#### SOURCE TEXT:
↓

Another important finding in the current study is that sorafenib inhibits STAT3 by increasing SHP-1 activity (Figure 3). Our results showed that sorafenib increased SHP-1 activity but did not alter SHP-1 protein expression level and, despite being a kinase inhibitor, did not alter the phosphorylation of SHP-1 at either the Y-536 or S-591 sites, both known to change SHP-1 activity upon phosphorylation. Moreover, sorafenib did not influence the SHP-1 and STAT3 protein–protein interactions. In contrast, several chemical compounds such as acety-11-keto-β-boswellic acid and butein (3,4,2′,4′-tetrahydroxychalcone), are thought to inhibit STAT3 by the induction of SHP-1 expression (Kunnumakkara et al., 2009; Pandey et al., 2009). Nevertheless, the mechanism by which sorafenib influences SHP-1 activity remains to be elucidated and further studies are needed to address this issue. Interestingly, Blechacz et al. (2009) suggested that sorafenib inhibits STAT3 in cholangiocarcinoma cells by influencing SHP-2 activity through the down-regulation of phospho-SHP-2. However,Blechacz et al. (2009) did not show whether sorafenib also affects SHP-1 in cholangiocarcinoma cells. In contrast, in the present work we have shown that knockdown of SHP-2 did not alter the sensitizing effect of sorafenib on apoptosis and STAT3 phosphorylation in HCC cells (Figure 3C). However, it is possible that sorafenib inhibits STAT3 by affecting different protein tyrosine phosphatases in various cancer cells. More effort is needed to fully understand why sorafenib affects different protein tyrosine phosphatases in HCC and cholangiocarcinoma, and perhaps other cancer cells.

↑

#### EXERCISE INSTRUCTIONS:
1/ In the passage on sorafenib and STAT3, why is it notable that sorafenib left SHP-1 phosphorylation at Y-536 and S-591 unchanged? Answer in one to three sentences.
2/ Carry on the passage on sorafenib and STAT3 from its last sentence.

#### Stored data:

↓

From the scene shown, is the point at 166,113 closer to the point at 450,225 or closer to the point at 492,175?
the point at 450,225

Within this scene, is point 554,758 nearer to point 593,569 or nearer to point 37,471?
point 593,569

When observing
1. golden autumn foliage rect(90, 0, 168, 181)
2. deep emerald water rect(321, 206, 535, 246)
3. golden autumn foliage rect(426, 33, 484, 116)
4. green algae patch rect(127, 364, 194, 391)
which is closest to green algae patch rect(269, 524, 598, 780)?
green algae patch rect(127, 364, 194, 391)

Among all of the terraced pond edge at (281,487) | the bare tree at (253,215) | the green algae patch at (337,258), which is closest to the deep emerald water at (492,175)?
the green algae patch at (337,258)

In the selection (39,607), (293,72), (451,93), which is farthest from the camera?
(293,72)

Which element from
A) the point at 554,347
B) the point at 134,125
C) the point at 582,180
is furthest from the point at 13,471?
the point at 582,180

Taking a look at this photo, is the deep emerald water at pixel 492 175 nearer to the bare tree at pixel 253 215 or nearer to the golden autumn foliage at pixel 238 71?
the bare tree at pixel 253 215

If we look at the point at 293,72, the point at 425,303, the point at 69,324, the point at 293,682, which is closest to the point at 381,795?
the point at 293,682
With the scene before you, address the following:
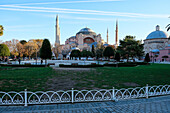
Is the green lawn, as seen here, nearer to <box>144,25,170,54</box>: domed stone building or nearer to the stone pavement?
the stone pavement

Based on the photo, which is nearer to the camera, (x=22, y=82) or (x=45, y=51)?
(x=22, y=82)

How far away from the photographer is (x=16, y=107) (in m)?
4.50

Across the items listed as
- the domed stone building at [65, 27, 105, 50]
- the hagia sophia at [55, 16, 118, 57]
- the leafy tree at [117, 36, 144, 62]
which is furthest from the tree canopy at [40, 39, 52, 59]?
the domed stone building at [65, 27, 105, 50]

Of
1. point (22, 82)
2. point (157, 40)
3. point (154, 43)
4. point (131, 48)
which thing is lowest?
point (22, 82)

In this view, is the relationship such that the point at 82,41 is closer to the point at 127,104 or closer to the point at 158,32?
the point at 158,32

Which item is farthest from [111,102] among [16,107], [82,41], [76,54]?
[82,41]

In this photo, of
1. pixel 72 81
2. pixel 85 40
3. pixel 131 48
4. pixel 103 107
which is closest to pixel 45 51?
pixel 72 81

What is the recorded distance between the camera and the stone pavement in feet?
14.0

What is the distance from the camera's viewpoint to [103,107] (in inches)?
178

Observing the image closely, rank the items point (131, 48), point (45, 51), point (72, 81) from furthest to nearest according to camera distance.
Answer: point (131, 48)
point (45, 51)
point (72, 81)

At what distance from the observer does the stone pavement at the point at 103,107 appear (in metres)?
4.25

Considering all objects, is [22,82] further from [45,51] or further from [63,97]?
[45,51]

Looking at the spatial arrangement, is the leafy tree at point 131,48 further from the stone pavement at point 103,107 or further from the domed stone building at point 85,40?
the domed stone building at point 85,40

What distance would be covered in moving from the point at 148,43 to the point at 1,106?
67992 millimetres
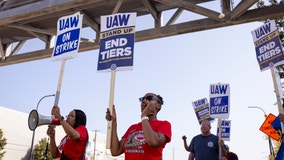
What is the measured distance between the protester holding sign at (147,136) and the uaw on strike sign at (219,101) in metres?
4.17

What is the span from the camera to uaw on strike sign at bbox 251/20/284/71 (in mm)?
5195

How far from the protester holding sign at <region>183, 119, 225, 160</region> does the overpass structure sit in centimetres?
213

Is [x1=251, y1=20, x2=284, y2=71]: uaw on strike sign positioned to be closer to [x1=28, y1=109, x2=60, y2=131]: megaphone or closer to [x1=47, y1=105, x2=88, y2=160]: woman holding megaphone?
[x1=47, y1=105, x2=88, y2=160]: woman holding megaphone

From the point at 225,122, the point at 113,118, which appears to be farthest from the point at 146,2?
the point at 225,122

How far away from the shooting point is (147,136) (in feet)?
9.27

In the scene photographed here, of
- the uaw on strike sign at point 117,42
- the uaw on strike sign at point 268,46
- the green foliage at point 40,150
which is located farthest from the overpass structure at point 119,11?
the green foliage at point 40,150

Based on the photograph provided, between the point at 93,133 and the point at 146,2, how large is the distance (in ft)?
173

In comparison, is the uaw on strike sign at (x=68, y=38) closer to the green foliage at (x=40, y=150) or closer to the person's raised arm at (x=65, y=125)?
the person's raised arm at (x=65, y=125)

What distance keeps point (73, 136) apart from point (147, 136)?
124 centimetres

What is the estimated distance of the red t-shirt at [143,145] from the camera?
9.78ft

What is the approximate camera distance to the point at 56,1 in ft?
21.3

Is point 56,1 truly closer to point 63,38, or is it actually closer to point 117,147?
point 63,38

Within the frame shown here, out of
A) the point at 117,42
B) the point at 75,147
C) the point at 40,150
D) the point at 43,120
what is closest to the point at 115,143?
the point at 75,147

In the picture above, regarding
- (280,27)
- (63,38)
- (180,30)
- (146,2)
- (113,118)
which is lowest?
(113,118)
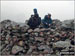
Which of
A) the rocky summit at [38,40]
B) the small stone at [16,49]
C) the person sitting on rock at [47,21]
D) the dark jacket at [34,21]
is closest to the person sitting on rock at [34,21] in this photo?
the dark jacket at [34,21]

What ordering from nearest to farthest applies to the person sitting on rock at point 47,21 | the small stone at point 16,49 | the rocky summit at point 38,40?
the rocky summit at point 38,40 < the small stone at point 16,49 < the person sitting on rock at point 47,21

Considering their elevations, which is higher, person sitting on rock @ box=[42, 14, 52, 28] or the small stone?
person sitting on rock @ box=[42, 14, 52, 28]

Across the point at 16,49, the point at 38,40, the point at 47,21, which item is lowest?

↑

#### RESPONSES TO THE TASKS:
1/ Phosphorylation at the Y-536 and S-591 sites is known to change SHP-1 activity. Sorafenib is a kinase inhibitor and increased SHP-1 activity, yet it did not alter phosphorylation at either site.

2/
In conclusion, our results revealed that sorafenib as well as SC-49 have a synergistic effect with CS-1008 on HCC through SHP-1-dependent inhibition of STAT3 and indicate that the STAT3 signalling pathway may be a suitable target for the development of anti-HCC targeted agents. Sorafenib may serve as a lead compound for the development of more potent STAT3 inhibitors.
This study is supported by grants, NTUH 100P04 from National Taiwan University Hospital (K-F Chen), NSC99-2314-B-002-017-MY2 (K-F Chen), NSC 100-3112-B-002 -013 (A-L. Cheng), NSC 100-2325-B-002 -036 (K-F Chen), and NSC 100-2325-B-010 -007 (C-W Shiau) from National Science Council, Taiwan, Taiwan Clinical Oncology Research Foundation (C-Y Liu).
Disclosure of potential conflict of interest
A-LC is a consultant for and a member of the speaker's bureau of Bayer-Schering and a consultant of Daiichi Sankyo. K I is an employee of Daiichi Sankyo. Other authors have nothing relevant to this manuscript to disclose.